The self-thinning rule is often called Yoda’s law, and it’s been empirically tested in ecosystems around the globe. It’s a pretty rad name for an ecological theory, which is why it’s a pity that it may not be entirely accurate. A more recent study suggests the theory describing plant population densities should hew closer to an exponent of -⁴⁄₃, not -³⁄₂. It’s a subtle distinction, but one that ultimately means plant densities are driven by their metabolisms. This revelation comes courtesy of Brian Enquist and his colleagues Geoffrey West and Jim Brown. West and Brown are no stranger to metabolic relationships—the pair described how metabolism changed with body size (it follows a power law, naturally).
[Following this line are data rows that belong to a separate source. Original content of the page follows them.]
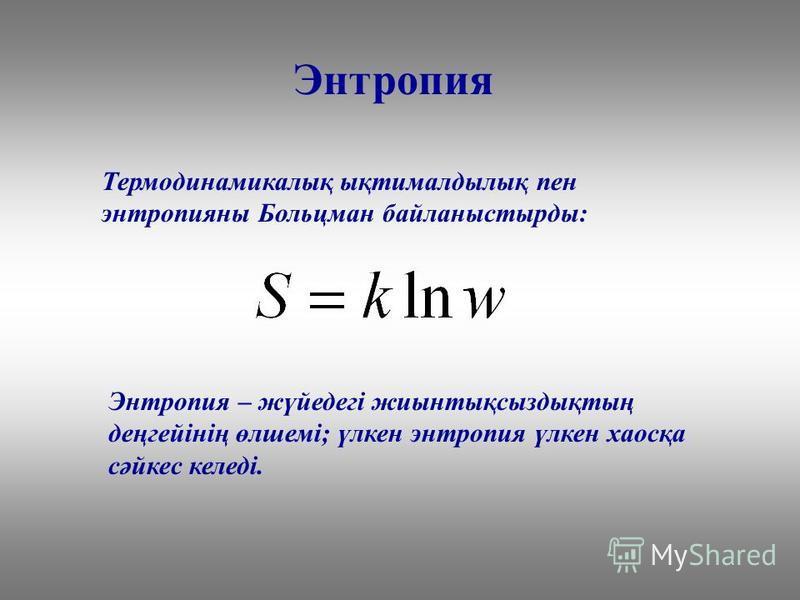 Энтропия Термодинамикалық ықтималдылық пен энтропияны Больцман байланыстырды: Энтропия – жүйедегі жиынтықсыздықтың деңгейінің өлшемі; үлкен энтропия үлкен хаосқа сәйкес келеді.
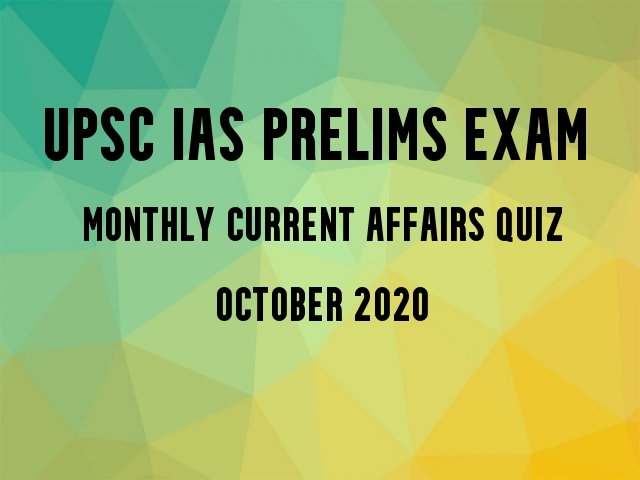 upsc prelims ca quiz oct2020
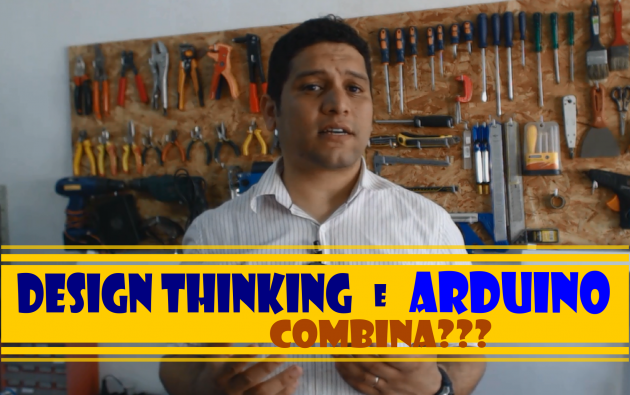 Design Thinking e Arduino, Combina???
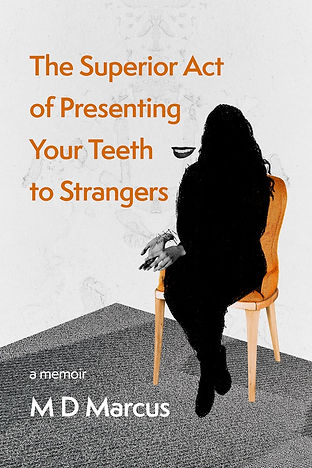 The Superior Act of Presenting Your Teeth to Strangers by MD Marcus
The trio put together a model which describes plant resource use based on the amount of water and nutrients a plant moves through its xylem, or the tube-like tissues found in a plant’s stem. Measuring xylem transport rates is a roundabout way of measuring total photosynthetic rate, which in turn lets you also determine metabolic rate. The logic goes something like this: The more water and nutrients a plant’s xylem can handle, the more it can photosynthesize and metabolize. From these measurements, they estimated that the way plants use resources scales at ¾ power. At first glance this seems way off from the -⁴⁄₃ exponent noted above, but it’s really just flipped. Plant ecologists tend to write the equation one way, while animal ecologists write it the other way. The two exponents are, in fact, equal.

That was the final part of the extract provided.